Homelessness is a social problem that exists in many societies and countries around the world. This phenomenon has become one of the biggest social problems facing the world in the twenty-first century due to poor societal mindsets and governing policies. Homelessness is an international issue that exists in a lot of societies and every locality people live in the world suffers from instability due to homelessness. Natural, homelessness is not a fine phenomenon because unfortunately, it is proof that there is a defect in the societies that have it. The problem continues to grow every year, but there is still no solution from governments. To reach a solution for any issue or problem, it needs a comprehensive study on it in all aspects, so as we get complete information about it.
Causes of Homelessness
The homeless are generally classified by experts into
- Seasonal homeless
- Mentally mishandled
The impoverished are simply those without any, or at least very little, income. They are unable to change their economic situation on their own, either because of geographic location, lack of technical skills, or by holding outstanding debts which cannot realistically be paid in full. Generally the impoverished are thought of to exist in third‐world countries only, but they are present even in the largest cities of the world. The hidden homeless are those who are not physically without shelter but do not have a permanent home. Most hidden homeless are working‐class families who became unable to keep up with expenses and have moved in with family members. While the hidden homeless do have shelter, their families must now deal with cramps, and possibly dangerous, living conditions. The hidden homeless are considered an actual problem because those who are unable to rebound from their situation are sent into the streets when their families can no longer suffer the burden.
The seasonal homeless include those with seasonal employment, such as farming jobs, those affected by natural disasters, and the occasional runaway. These men and women had homes and a sufficient living, but due to circumstances beyond their control, they lost or were forced to give up their physical possessions. These individuals do not appear homeless, but do not actually possess homes of their own and are often forced to live in overcrowded living conditions, such as with extended family or friends. These people all rely on the welfare systems implemented by the government, and local aid groups, and as such cannot be omitted from consideration. The seasonal homeless generally are seen as able to recover from their situation when given immediate aid and time.
The mentally mishandled are those who suffer emotional or chemical imbalances, typically making them unable to function normally in society and, especially in the case of homelessness, are unable to work or maintain a job that can sufficiently suit their economic needs.
The handicapped, much like the mentally ill, have a medical condition that prevents them from being able to adequately support themselves. This is one of the broadest categories since it can include such a vast range of people, from those who were born with medical disabilities and will never be able to work, to those on temporary medical leave who may have a permanent job but are not paid while they receive treatment for their condition.
While a majority of homeless groups exist solely in modernized cultures, homelessness remains a problem throughout the world. Everywhere there are people in constant search of food, water, and shelter. Many of these people have nowhere to go and can find no end or relief to their suffering. Homelessness was originally believed to be a cultural problem but is now revealing itself as a global problem. It is a problem suffered by all of humanity and must be faced and solved as such.
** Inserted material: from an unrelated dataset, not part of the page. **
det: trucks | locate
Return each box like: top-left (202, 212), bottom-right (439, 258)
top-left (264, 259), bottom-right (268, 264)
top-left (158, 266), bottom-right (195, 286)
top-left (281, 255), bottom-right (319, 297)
Surveys estimate that between and more 2.3 and 3.5 million people experience homelessness in America. Another survey found that an estimated 671,888 people were homeless on a given night in January 2007. Of these people, fifty‐eight percent resided in shelters, while the other forty‐two percent did not have any shelter. The current recession is causing these numbers to increase drastically. A recent study estimated in the next two years, the recession will force approximately 1.5 million more people into homelessness. As the recession continues, jobs will become increasingly scarce and employers looking to hire will become more selective in their choices. This, coupled with the fact minimum wage, in any of the fifty states, is not enough to actually live on, means those people, left with no or little resources, will be forced to either live on the streets or in shelters.
Between 1980 and 2003, federal support for low‐income housing fell by 49% [National Coalition for the Homeless]. Currently, most of the funding for shelters and soup kitchens comes from private donors. Of those donors, many are decreasing donations to shelters in an effort to keep their own families off the streets. A larger portion of people in the US, however, have developed a stereotypical view of the homeless as lazy or helpless, which is far from the truth but close to pre-planned policy and negligence. One concern conducted in 2005, in twenty cities in the United States, found that 13% of the homeless have steady jobs but are still unable to support themselves or their families [Resource Center]. In addition, with the recent downturn of the economy, the number of people losing jobs has been increasing and, in turn, increasing the demand for shelters. This increased demand has strained the already limited capacity and resources of these shelters. Over the past few years, many shelters have been forced to closed, leaving the homeless they helped with nowhere to go. Unfortunately, many people do not understand how large this problem is becoming or how widespread it is. Justice in this area of knowledge is severely lacking, allowing ignorance to run rampant.